Google’s AI-building AI-based program, AutoML, has created its own AI offspring, which can outperform a human-built AI system in video recognition tasks. Using a technique called reinforcement learning, AutoML (human-built) would tell NASNet when it struck gold, in a fully automated process. It’s a big step forward for machine-learning optimization, but still a long way from Skynet.
If this process can be expanded to other machine-learning systems, then Google will have solved one of the biggest problems with building these AI systems – the huge amount of human intervention needed to tweak them until they produce a satisfactory output. It’s a very complex process, and one that needs a lot of tinkering, but if the AutoML approach can be ported to other tasks (natural language processing, data analytics, etc.), then the industry is poised to take a big step forward.
NASNet currently holds the top score on both the ImageNet image classification and COCO object detection datasets, which are both respected large-scale academic resources. Scoring 82.7% in the ImageNet test, 1.2% higher than the previous best, and when a stripped-down version was tested, which could be run on mobile platforms with lower computation power, it scored 74% accuracy – around 3.1% better than previous equivalent attempts. In terms of progress, that 82.7% score was achieved using around half the computational cost of the previous best.
Google says that the image features learned by NASNet in the ImageNet and COCO tests could be reused in other computer vision applications, and has consequently open-sourced NASNet “for inference on image classification and for object detection in the Slim and Object Detection TensorFlow repositories. We hope that the larger machine-learning community will be able to build on these models to address multitudes of computer vision problems we have not yet imagined.”
In related news, fellow Alphabet division DeepMind reported that it has now created a way to get its AlphaGo AI system to teach itself chess and shogi (simpler games than Go) using no human data – just randomization and repetition. That capability suggests that DeepMind has worked out how to transfer its model, which achieved superhuman Go performance through randomization, to other games – adaptability that has not been possible until now.
But it complicates the black-box problem of current AI technologies – that the researchers can tweak the inputs and outputs until it performs as expected, but find it extremely hard to actually explain how a neural-network functions. Similarly, there are techniques that can fool these systems that are very hard for humans to spot, and if researchers like those in the linked Kyushu University report are able to trick image recognition systems so easily, it calls AI capabilities into question.
The industry will have to travel a long way until these AI-spawned AI-systems can be trusted with mission-critical tasks – such as emergency shut-offs, autonomous vehicle navigation, or healthcare functions. It will have to embrace penetration testing from whitehat hackers, and probably organize an ecosystem of events like the BlackHat conferences – which expose just how poor many security systems actually perform in the wild.
But the black-box element complicates this. Traditionally, a whitehat would be able to find and exploit an error in code, and then report a fix to a company – or even fix it themselves. However, an error inside the black-box isn’t subject to this approach, and its developers might not know why it is mistaking a particular road-sign for something else. Sure, they should be able to correct the model, but if they can’t peer under the hood of the black-box, they’re going to be left vulnerable to a similar error being reproduced – and potentially not spotted until it is too late.
Alphabet and its subsidiaries have been leading the charge in pushing these machine-learning systems, with DeepMind unveiling a relational reasoning system back in June that enabled complex questions to be asked – such as “what size is the cylinder that is left of the brown metal thing that is left of the big sphere.” Google’s MultiModel system has a similar function, being a new neural network architecture that can handle multiple domains – such as images, speech, and text.
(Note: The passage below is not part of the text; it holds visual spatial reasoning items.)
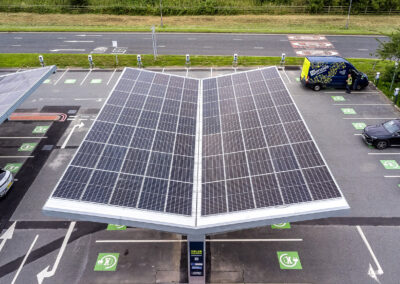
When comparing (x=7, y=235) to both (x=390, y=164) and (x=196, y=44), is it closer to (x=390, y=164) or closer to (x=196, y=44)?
(x=390, y=164)

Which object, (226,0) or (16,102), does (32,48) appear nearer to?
(16,102)

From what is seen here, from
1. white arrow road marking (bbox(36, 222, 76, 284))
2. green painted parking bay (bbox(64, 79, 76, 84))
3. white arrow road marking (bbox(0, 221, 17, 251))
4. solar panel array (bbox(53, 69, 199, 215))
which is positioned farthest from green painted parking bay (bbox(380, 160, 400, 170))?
green painted parking bay (bbox(64, 79, 76, 84))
DeepMind has also created a self-learning function that could guess what sounds to match to video.
The final piece of Google-based AI news comes from a new tool called DeepVariant, which Google has released to help with decoding the human genome. The open source tool, available on GitHub, has been designed to better process the massive amount of data generated through analyzing a person’s genome – the sequences of nucleic acid that form the chromosomes inside a person’s DNA.
According to the MIT Technology Review, it can automatically identify small insertion and deletion mutations, and single-base-pair mutations, in the genome sequencing data, to provide a picture of a full genome. This is a significant improvement on the high-throughput sequencing techniques of old, which were apparently error-prone, and only offered limited snapshots, and now allows scientists to discern small legitimate mutations from the errors in the sequencing process.